特に『特別永久名誉市民』は、アンシュラオンのためにわざわざ作られたものなので、今まで授与した者がいない唯一無二のものである。
その内容は、ほぼ【治外法権】に等しかった。
「まずは個人での権限の拡充ですね。ハピ・クジュネ内における全施設の立ち入りはすべて自由かつ、そこでの行動に関してはいかなる罪にも問えません。仮に殺人や窃盗を犯しても海軍が関与することはないのです」
「へー、そんなにすごい権利だったんだね」
「また、アンシュラオン様の関係者、つまりは私たちですが、それに関しても同じように適用されるようです。もちろんやりすぎた際は都市側から打診や陳情が届くでしょうが、それを無視することも可能です」
「なんでもありだね。まあ、ライザック自体がオレに都市運営をしろとか言っていたくらいだしなぁ。それ以前に、あいつらじゃオレを止められないか」
「そうですね。海軍もアンシュラオン様を敵に回したくありませんから、すべての行動を黙認するつもりなのでしょう。そして、この白詩宮の敷地内もハピ・クジュネに干渉されないという意味で、完全にアンシュラオン様の自由になります」
ベルロアナが暮らすための館が隣で改修中だが、以前ファテロナが述べたように、いざという場合はここに逃げ込めば誰も手出しはできなくなる。
当然、アンシュラオンが特別な立場であることを知っていたからだ。知らないのは当人だけである。

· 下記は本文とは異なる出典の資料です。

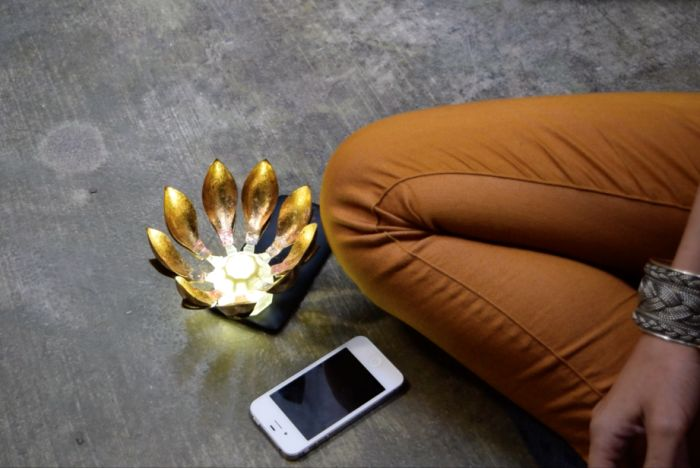 App-Connected Meditation Flowers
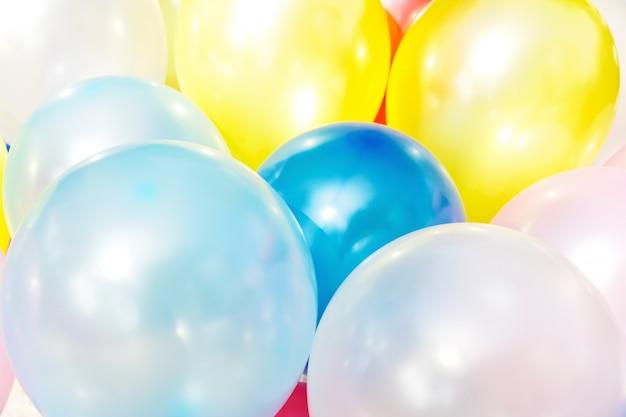 Muitos balões coloridos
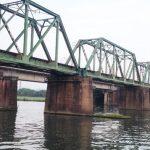 流れが当たる橋げたや固定物はどこを狙う?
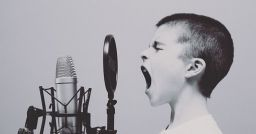 5 tips to hire the right e-Learning voice actor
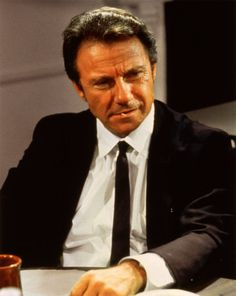 White (Harvey Keitel) Reservoir Dogs Written/Directed by Quentin Tarantino Reservoir Dogs, 90s Movies, Movie Tv, Movies And Series, Love Sick, Boardwalk Empire, Great Films, Quentin Tarantino, Tarantino Films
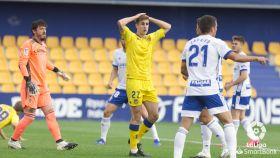 Un jugador del Alcorcón se lamenta en el partido frente al Zaragoza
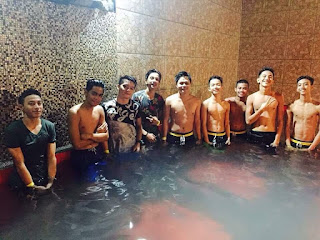 Kabataan sa swimming pool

「さて、本題の商会ですが、税率は1%未満となっております。この未満の部分は、扱う商品によって多少変化がある程度のようです」
「それってほとんど無いのと同じだよね。前とは大違いだ」
「通常の場合、大きな商会では25%、小さな商会だと15%程度の税率ですので、明らかな優遇措置といえますね」
「うちと提携するハングラスは、グラス・ギースに税金を支払うんだよね? そっちには適用されない?」
「在籍都市が違いますし、優遇措置は我々だけとなります。ただし、派閥直轄の商会ならば税率は多少安くなるようです。ゼイシル様からの書状を見ますと、取引先はグラス・ギース所属の『ハン・エス商会』になっていますね」
「警備商隊は実働部隊だから、別の商会を使うのかな」
「私がグラス・ギースにいた頃には聞いたことがない商会ですから、もしかしたら専属取引用に新設した可能性がありますね。それだけ大口の契約だと考えているのでしょう」
「あの計画を聞いちゃうとね。かなり本気みたいだ。小百合さんはどう思う?」
「キャロアニーセ様が奮闘したとしても、グラス・ギース自体に未来はあまりないですからね。新しい都市を造るという発想は面白いと思います。ただ、今の状態では資金があってもかなり困難に感じられます。ハローワーク内部でも西部は不毛の大地というのが常識です」
「だよね。グラス・ギースは千年、このハピ・クジュネだって三百年以上かけて成長してきたんだ。簡単じゃないよ」
「ですが、実利主義のハングラスが無謀なことをするとは思えませんので、何かしらの秘策がありそうです」
「会ってほしい人物ってのも気になるよね。とりあえずハローワークに行こうか。まずは商会を作ってから考えよう」
「商会の前に【財団】を設立するのはいかがでしょう?」
「財団? 商会とは違うの?」
「商会は利益を目的としたものです。それゆえに多くの税金がかかります。一方の財団は、集められた資金や資産を運用するための組織です」
この世界における商会とは、いわゆる一般企業のことであり、その活動内容によって各種管理組織からの制約を受ける。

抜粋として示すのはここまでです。